[Rows from a spatial reasoning dataset]
** begin **
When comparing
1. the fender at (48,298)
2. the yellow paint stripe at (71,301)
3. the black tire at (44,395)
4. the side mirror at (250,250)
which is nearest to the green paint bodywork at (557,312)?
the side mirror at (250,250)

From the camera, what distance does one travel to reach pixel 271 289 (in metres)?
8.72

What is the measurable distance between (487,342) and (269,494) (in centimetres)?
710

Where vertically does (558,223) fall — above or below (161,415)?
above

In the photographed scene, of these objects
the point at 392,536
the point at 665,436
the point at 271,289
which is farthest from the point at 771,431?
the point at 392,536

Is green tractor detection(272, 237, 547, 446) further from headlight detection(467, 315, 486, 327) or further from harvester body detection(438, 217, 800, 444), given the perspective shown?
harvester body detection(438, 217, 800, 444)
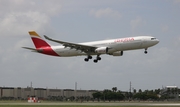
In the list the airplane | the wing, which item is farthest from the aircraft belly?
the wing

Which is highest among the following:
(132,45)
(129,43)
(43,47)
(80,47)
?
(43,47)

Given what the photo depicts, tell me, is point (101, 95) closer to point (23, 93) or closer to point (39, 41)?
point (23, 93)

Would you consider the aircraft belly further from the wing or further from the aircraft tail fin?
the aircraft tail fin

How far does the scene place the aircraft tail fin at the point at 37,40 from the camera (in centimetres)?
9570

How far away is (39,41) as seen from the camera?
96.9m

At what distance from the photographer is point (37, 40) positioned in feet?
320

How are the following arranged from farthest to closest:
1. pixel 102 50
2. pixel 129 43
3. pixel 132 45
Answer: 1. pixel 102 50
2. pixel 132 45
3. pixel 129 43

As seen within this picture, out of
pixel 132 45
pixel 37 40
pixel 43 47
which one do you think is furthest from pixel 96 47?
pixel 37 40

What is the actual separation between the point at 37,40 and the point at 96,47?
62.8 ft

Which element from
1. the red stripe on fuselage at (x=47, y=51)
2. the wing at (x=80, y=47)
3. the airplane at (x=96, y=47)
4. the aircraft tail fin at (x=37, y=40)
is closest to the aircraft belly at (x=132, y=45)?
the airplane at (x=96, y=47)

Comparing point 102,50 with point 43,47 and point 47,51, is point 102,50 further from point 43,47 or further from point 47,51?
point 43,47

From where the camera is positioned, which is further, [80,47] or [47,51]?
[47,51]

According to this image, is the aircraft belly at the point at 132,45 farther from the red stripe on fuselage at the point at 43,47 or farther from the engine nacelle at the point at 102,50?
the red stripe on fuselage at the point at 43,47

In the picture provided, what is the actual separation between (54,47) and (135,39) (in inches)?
** end **
▸ **TO BE DONE**
In your copy, leave out the pictures and reproduce the material above exactly.

▸ **CORRECT RESPONSE**
When comparing
1. the fender at (48,298)
2. the yellow paint stripe at (71,301)
3. the black tire at (44,395)
4. the side mirror at (250,250)
which is nearest to the green paint bodywork at (557,312)?
the side mirror at (250,250)

From the camera, what distance does one travel to reach pixel 271 289 (in metres)?
8.72

What is the measurable distance between (487,342) and (269,494) (in centimetres)?
710

Where vertically does (558,223) fall — above or below (161,415)?
above

In the photographed scene, of these objects
the point at 392,536
the point at 665,436
the point at 271,289
which is farthest from the point at 771,431?
the point at 392,536

Is green tractor detection(272, 237, 547, 446) further from headlight detection(467, 315, 486, 327) or further from harvester body detection(438, 217, 800, 444), given the perspective shown?
harvester body detection(438, 217, 800, 444)
In the list the airplane | the wing, which item is farthest from the aircraft belly?
the wing

Which is highest among the following:
(132,45)
(129,43)
(43,47)
(80,47)
?
(43,47)

Given what the photo depicts, tell me, is point (101, 95) closer to point (23, 93) or closer to point (39, 41)?
point (23, 93)

Would you consider the aircraft belly further from the wing or further from the aircraft tail fin?
the aircraft tail fin

How far does the scene place the aircraft tail fin at the point at 37,40 from the camera (in centimetres)?
9570

How far away is (39,41) as seen from the camera?
96.9m

At what distance from the photographer is point (37, 40) positioned in feet?
320

How are the following arranged from farthest to closest:
1. pixel 102 50
2. pixel 129 43
3. pixel 132 45
Answer: 1. pixel 102 50
2. pixel 132 45
3. pixel 129 43

As seen within this picture, out of
pixel 132 45
pixel 37 40
pixel 43 47
which one do you think is furthest from pixel 96 47?
pixel 37 40

What is the actual separation between the point at 37,40 and the point at 96,47?
62.8 ft

Which element from
1. the red stripe on fuselage at (x=47, y=51)
2. the wing at (x=80, y=47)
3. the airplane at (x=96, y=47)
4. the aircraft tail fin at (x=37, y=40)
is closest to the aircraft belly at (x=132, y=45)?
the airplane at (x=96, y=47)

Comparing point 102,50 with point 43,47 and point 47,51, is point 102,50 further from point 43,47 or further from point 47,51?
point 43,47

From where the camera is positioned, which is further, [80,47] or [47,51]?
[47,51]

According to this image, is the aircraft belly at the point at 132,45 farther from the red stripe on fuselage at the point at 43,47 or farther from the engine nacelle at the point at 102,50?
the red stripe on fuselage at the point at 43,47

In the picture provided, what is the actual separation between (54,47) and (135,39) (in inches)?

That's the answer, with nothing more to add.